『頼ってほしい』そんなことを言われても、私は頼ってるし、相談だって乗って貰ってるつもりだったんだけど……。
ノエルは、私になにを不満に思ってるのだろう。
どうしてそんなに悲しそうにするの?
「私は頼ってるわ」
〈違う。……そうじゃなくて、姉上が大変な時に僕はなにも出来なかった。なんのために留学してるのかわからない。だから、姉上。僕はあなたを守りたい 〉
「まも……る?」
〈はい。僕にとって姉上は大切な人ですから 〉
『大切な人』と言われ、戸惑った。
姉らしいことは何一つしてこなかったし、留学したのだって騎士になるのが夢だったんじゃないの。
だって騎士の家系の元に行くのだってそれぐらいしか思いつかなかった。
姉として大切なのだろうけど、
「ありがとう」
微笑むと、ノエルもつられて微笑んだ。
ノエルの将来が不安になってきた。
シスコンにならないことを願おう。
「私、頼りにしてるんだよ。ノエルのこと。今は近くに居ないからそう感じてしまうだけだよ」
〈 それはそうですが……姉上の心が心配なんですよ。トラウマになってるのではありませんか?〉
「誰かに聞いたの?」
〈いえ、聞いてませんが、姉上を見ればわかりますので〉
や、やっぱりノア先生の言う通り、私は顔に出すのかもしれない。
ノエルに心配かけさせるなんて姉としてやってはいけないことね。
〈……姉上、心配かけさせて姉として最低とか思ってませんか?〉
「え!?」
なんでわかったの!!?
エスパーですか!!?
そんなにわかりやすいのかな。
〈そこは姉上の良いところでもありますが、一人で抱え込まないでくださいね。いつでも話を聞きますからね。
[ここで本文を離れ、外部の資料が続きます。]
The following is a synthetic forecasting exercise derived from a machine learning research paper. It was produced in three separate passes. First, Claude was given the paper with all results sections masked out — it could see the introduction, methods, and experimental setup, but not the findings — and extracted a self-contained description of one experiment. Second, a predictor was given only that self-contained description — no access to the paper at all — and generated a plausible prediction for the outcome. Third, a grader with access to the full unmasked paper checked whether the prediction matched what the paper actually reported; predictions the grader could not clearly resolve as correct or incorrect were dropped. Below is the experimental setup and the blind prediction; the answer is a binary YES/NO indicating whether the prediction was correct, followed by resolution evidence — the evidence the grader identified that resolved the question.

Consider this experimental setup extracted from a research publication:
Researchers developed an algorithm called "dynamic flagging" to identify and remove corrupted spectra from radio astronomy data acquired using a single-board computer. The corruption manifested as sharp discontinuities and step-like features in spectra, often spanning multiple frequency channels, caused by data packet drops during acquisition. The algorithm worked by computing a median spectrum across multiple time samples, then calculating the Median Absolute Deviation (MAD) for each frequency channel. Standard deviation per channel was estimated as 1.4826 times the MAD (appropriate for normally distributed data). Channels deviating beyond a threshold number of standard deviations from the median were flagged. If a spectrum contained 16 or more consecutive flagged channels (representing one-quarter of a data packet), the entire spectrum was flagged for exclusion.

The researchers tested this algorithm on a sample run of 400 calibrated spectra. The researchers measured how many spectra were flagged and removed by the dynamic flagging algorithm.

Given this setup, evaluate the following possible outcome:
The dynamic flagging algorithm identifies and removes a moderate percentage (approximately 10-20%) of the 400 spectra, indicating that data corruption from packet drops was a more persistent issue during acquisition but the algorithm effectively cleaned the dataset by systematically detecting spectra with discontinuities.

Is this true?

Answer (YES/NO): NO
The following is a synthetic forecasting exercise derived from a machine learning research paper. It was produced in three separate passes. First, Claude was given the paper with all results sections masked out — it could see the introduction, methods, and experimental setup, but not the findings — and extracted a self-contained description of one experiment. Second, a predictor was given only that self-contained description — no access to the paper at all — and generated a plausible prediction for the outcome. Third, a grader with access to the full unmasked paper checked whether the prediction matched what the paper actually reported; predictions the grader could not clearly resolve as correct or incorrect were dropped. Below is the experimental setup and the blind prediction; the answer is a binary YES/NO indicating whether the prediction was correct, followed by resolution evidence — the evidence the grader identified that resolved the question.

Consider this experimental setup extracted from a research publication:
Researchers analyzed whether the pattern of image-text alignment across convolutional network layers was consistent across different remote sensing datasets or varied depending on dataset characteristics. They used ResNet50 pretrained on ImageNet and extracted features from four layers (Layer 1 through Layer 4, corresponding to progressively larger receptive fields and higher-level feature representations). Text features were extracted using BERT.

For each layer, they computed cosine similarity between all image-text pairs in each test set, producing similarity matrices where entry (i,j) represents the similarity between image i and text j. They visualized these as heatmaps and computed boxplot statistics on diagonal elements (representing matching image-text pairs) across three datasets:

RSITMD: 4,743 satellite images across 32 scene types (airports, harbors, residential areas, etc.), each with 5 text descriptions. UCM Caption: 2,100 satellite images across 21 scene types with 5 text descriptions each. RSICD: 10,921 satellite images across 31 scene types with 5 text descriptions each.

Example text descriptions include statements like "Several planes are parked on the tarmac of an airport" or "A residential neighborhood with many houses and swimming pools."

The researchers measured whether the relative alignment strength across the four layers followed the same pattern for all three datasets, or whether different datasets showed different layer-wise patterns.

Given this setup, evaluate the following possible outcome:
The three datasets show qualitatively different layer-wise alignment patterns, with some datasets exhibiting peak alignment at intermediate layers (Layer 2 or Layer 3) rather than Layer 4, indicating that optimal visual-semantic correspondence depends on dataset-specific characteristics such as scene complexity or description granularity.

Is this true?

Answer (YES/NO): NO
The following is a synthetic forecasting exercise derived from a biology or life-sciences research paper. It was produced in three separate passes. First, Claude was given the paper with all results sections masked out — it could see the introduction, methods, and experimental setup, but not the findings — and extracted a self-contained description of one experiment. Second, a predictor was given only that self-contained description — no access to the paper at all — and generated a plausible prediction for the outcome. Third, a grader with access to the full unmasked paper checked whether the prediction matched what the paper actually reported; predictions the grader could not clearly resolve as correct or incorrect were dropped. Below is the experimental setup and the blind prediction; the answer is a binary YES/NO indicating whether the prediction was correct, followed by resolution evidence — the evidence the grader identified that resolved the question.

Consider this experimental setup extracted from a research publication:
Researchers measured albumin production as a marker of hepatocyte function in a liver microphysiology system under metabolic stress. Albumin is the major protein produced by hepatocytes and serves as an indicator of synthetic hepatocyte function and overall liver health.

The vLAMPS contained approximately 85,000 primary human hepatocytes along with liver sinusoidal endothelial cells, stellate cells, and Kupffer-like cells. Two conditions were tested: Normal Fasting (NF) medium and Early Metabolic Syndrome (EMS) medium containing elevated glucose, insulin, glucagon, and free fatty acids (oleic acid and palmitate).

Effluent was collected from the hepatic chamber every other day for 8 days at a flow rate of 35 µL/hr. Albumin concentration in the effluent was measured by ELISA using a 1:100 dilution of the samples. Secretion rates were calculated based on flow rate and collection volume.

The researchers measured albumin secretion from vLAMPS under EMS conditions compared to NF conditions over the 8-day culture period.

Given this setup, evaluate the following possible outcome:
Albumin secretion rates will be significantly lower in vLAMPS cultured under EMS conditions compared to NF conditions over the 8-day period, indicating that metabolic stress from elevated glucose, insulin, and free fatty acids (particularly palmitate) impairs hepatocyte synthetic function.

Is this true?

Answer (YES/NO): NO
というよりも僕に話してください〉
「……ノエル」
なんて良い子なの!?
感動して涙が出てきちゃった。
ノエルは〈泣くほど辛かったんですね〉と、心配そうな表情で言う。
これは違うの。
あなたが良い子すぎて、涙が出ちゃったの。
辛かったのは辛かったけど、今の涙は違うんだ。
でも、せっかくのノエルの好意。
大丈夫だとか、軽はずみな言葉をかけて傷付けたくない。
なので私は、甘えることにした。
誰かに相談するのは正直苦手で、出来るなら相談しないで一人で解決したかった。
一人で悩んで、行動した結果が殿下に対してのあの言動だったんだけど。
頼ることに慣れてない私にとって難易度が高かった。
それに気付かなかったのは、『出来る』と思い込んでいたから。
私はゆっくりと口を開いた。
これから少しずつ、相談してみよう。
相談しないで、一人で抱え込んで大変なことになるんだから。
みんなにも迷惑かけちゃってるし、もう、迷惑かけたくないと思っても結局は迷惑かけてしまうだろう。
でも少しずつ、変わっていかないと。
その場に立ち尽くしても何も始まらない。
少しでも前に、一歩ずつ確実に踏んで行こうと思う。
本当に、ありがとうね。……ノエル。